The 1,000 SF, native stone chapel will be the only building with the name St. Mary’s on it when Mercy Health’s 350,000-SF complex is opened in January of 2008. The actual name of the new campus is undecided, but it won’t be called St. Mary’s any longer.
Despite moving from a community hospital to a regional health care provider for Benton County and beyond, Barrett, president and CEO of Mercy Health System of Northwest Arkansas, plans to keep the community feel while improving technology, logistics and, most importantly, patient privacy.
Stepping up the level of care was a necessity as St. Mary’s had outgrown its present facility in downtown Rogers. Suzanne Findley, the director of women’s and children’s services, said the hospital has delivered nearly 100 more babies in each of the last three years. She estimates that about 1,500 will be born at St. Mary’s this year.
So to meet the growing population and health care needs of Northwest Arkansas, the new facility will offer “world-class care” in cardiology, oncology, orthopedics, neurological, rehabilitation and outpatient services.
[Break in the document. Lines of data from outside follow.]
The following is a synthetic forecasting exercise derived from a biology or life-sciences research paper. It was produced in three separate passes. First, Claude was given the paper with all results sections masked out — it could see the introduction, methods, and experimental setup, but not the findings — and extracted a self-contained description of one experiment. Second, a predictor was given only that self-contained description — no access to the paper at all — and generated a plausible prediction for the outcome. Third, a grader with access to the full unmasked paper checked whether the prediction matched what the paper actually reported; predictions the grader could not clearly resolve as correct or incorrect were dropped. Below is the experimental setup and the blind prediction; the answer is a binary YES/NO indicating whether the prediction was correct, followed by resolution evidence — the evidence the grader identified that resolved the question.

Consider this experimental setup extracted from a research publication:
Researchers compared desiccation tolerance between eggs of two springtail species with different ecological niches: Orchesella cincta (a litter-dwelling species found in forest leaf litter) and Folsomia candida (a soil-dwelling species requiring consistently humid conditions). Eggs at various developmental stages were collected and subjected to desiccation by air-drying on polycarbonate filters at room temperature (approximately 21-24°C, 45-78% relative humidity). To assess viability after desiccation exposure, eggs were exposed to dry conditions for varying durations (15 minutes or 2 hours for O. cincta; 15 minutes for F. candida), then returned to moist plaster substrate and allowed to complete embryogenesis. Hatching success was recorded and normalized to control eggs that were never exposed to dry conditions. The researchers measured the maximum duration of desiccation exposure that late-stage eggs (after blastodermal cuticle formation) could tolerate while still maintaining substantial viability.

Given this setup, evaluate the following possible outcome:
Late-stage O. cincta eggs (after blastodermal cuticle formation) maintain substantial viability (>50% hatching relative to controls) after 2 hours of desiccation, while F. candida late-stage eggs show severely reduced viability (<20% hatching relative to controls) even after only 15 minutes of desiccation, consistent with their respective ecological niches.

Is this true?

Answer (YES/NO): NO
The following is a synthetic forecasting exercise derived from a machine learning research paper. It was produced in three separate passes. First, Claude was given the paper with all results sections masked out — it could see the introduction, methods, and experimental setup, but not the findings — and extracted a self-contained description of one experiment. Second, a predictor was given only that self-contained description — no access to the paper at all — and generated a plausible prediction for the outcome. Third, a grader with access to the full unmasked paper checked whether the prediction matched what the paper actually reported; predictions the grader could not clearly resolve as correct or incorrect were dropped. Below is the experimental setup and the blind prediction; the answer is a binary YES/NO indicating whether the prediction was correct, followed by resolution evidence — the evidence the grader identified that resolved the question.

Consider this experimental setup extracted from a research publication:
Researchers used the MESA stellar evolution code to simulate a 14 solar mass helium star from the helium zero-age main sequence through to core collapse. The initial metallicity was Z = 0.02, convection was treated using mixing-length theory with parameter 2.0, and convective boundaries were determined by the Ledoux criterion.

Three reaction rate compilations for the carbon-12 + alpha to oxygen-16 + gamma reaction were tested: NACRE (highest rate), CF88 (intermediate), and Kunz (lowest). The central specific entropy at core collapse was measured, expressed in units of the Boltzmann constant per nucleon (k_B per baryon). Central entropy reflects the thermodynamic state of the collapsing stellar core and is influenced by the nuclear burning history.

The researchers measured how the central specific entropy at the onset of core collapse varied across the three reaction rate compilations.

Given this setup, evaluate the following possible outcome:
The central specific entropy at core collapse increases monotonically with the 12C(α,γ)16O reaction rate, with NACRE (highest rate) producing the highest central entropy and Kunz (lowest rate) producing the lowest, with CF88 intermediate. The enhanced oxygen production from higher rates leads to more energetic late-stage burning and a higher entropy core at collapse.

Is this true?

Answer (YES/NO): YES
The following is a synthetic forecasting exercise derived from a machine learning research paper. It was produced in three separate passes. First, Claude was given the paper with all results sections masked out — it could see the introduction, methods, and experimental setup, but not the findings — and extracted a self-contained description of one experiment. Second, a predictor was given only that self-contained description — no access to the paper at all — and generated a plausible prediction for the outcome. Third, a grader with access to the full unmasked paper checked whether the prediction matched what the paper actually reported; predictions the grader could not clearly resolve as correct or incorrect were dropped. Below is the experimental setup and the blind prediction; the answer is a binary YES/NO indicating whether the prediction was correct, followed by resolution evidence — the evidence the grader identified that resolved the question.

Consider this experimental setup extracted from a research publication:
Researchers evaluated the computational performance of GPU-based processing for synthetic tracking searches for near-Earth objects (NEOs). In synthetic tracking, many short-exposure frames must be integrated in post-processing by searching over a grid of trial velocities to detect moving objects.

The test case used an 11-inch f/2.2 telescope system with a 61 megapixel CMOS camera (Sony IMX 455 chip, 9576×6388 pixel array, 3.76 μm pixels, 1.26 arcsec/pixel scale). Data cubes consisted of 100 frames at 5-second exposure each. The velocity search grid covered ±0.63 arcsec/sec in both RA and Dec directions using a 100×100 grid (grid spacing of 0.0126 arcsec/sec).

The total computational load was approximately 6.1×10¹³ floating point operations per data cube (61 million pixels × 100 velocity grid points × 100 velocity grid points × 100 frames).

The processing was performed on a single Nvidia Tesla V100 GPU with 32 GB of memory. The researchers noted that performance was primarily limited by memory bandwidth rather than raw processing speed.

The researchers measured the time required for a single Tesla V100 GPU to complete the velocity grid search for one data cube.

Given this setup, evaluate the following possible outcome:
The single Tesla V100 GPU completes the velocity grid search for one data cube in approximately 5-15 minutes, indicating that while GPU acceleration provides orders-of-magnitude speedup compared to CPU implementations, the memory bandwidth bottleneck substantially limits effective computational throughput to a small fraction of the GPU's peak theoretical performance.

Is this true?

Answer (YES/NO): YES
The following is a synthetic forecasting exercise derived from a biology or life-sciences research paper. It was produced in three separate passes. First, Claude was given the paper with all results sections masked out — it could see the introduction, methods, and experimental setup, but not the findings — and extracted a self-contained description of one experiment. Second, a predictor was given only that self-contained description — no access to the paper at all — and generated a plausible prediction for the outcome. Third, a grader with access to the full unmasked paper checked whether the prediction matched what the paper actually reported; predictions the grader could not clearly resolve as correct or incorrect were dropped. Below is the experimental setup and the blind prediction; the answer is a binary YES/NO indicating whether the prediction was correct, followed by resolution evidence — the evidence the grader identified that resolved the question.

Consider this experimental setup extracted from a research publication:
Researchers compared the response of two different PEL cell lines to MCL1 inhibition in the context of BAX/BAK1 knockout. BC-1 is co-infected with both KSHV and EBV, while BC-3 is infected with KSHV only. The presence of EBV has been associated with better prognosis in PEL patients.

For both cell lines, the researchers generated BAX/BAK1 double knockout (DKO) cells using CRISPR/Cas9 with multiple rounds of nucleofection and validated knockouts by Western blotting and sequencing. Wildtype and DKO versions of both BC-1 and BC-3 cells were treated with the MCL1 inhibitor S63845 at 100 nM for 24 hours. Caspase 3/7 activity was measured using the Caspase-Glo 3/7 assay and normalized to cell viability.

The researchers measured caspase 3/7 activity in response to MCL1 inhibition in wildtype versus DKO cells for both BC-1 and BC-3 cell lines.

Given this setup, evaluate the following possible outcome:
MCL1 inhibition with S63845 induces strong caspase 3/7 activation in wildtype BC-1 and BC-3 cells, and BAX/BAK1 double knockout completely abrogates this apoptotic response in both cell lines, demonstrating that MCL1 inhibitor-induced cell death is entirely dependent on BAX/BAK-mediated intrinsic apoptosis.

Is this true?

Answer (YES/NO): YES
“We call it a transformation,” Barrett said. “We needed to do something substantial with bricks and mortar, but also something substantial with how we did business.”
It’s the answer to the questions Mercy’s local board of directors kept asking themselves around the turn of the century: “How do we remain relevant? What is it that we need to do in Northwest Arkansas to create a destination of health care?”
With 74.2 acres in the bustling “Pinnacle corridor,” a heartbeat away from Interstate 540, they had the ideal location to aid in increasing the hospital’s traffic and design the new facility with every attention to detail.
Barrett believes it will meet and exceed the needs of a booming population for the next 50 to 75 years.
“As the area grows, that primary care base has to expand and the specialty care lines have to be brought on,” Barrett said. “So this is a move to a different kind of medical community.”
St. Mary’s is a not-for-profit hospital, which means it has no individual shareholders and operating margins are reinvested into the local community to maintain facilities, build reserves, and support charity care as needed.
Of the projected cost of the new facilities, Mercy will fund about $105 million through operational gains and reserves while the remaining $40 million will come from a capital campaign that was conducted by St. Mary’s Hospital Foundation.
The foundation has achieved more than half of its goal with $25 million already raised.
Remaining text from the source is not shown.